Apprenticeship programmes launched to mixed responseNew funding will help support up to 1,000 regional apprentices.

Local firms have mixed feelings about new government packages launched recently to encourage trade businesses to hire apprentices as part of the COVID-19 recovery funding. 


The Apprenticeship Boost and Regional Apprenticeship Programme aim to increase the number of people in trade apprenticeships. The Regional Apprenticeship Programme includes $40M to support up to 1,000 regional apprenticeships.



It will subsidise the cost of hiring an apprentice by up to $40,000, with a wage subsidy of up to $16,000 for the first year of training, up to $8,000 for the second year and additional funding for business support and pastoral care.


"This government recognises the challenges people and firms are facing with this one-in-a-100 year shock. We need to do everything we can to keep New Zealanders working, keep them training and help people to find work, particularly in areas where there are skills shortages," minister of education Chris Hipkins said.

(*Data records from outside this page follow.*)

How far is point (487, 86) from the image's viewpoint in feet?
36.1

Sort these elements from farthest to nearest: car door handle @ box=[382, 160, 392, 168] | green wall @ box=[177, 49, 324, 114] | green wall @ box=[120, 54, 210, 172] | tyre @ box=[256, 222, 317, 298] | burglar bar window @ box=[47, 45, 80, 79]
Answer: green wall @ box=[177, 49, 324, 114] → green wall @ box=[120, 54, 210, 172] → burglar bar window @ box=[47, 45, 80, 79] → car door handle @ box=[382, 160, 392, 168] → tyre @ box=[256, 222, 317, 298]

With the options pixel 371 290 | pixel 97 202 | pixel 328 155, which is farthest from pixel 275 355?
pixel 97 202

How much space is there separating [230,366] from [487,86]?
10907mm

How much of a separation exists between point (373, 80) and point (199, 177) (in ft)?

Without initiatives like Apprenticeship Boost and the Regional Apprenticeship Programme, New Zealand risks facing a “massive” skills shortage on the other side of the pandemic, he said.


Breen Wanaka HR manager Nina Klemm said the packages were “a huge step in the right direction [to] support trades”.

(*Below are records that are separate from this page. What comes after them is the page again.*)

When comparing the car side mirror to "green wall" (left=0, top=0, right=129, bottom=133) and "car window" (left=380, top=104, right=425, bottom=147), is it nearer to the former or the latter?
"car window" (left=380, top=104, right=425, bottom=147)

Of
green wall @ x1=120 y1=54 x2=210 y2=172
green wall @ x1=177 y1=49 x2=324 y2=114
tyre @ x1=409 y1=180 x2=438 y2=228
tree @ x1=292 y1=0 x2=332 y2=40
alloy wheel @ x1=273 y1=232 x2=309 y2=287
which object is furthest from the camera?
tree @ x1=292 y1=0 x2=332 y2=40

Breen, first established in 1939, has its head office in Alexandra but is also established in Cromwell, Wanaka, Dunedin, Twizel and Oamaru. Nina said the Regional Apprenticeship Programme would likely allow Breen to bring on “a few more apprentices” across the regions it serves. 


Breen Wanaka apprentice builder Vienna Kupa last year beat many hopefuls to take one of just four national IAG Apprentice of the Year awards.


“We have a long history of supporting apprenticeship programmes as we see this extra funding boost from the government as a valuable way to encourage new workers into [the] construction sector,” Nina said. 


For Riley McCallum at Wanaka Auto Electrical and Mechanical news of the package was a little more bittersweet.  


“Something I have been asking is why free apprenticeship fees [weren't] introduced years and years ago to improve the skill shortage for our trade industries,” he said. 


“Now they have introduced this when businesses are at their knees trying to save the positions. They are not trying to employ new staff and take on another or a new apprentice.”


Riley said substantial fees had been paid to commit to the company’s existing apprentices, and the package was a case of a great idea with the “wrong timing”.


“The rest of 2020 will be very challenging for all the trades,” he said. 


NZ Motor Trade Association (MTA) strategy and advocacy manager Greig Epps said while the package was positive, he hoped the government would “have the courage of its convictions and make it permanent”.


Greig said the financial cost was the single biggest obstacle to a business wanting to provide apprentice training.


“Our members know apprentices are the future of our industry and the economy,” he said. “They want to take them on but they need the strong, clear and especially the ongoing support from the government to make it viable.”


Apprentice Boost and the Regional Apprenticeship Programme, announced in June, are two of a series of initiatives created in the post-COVID environment aimed to reduce the cost of vocational training in high demand areas.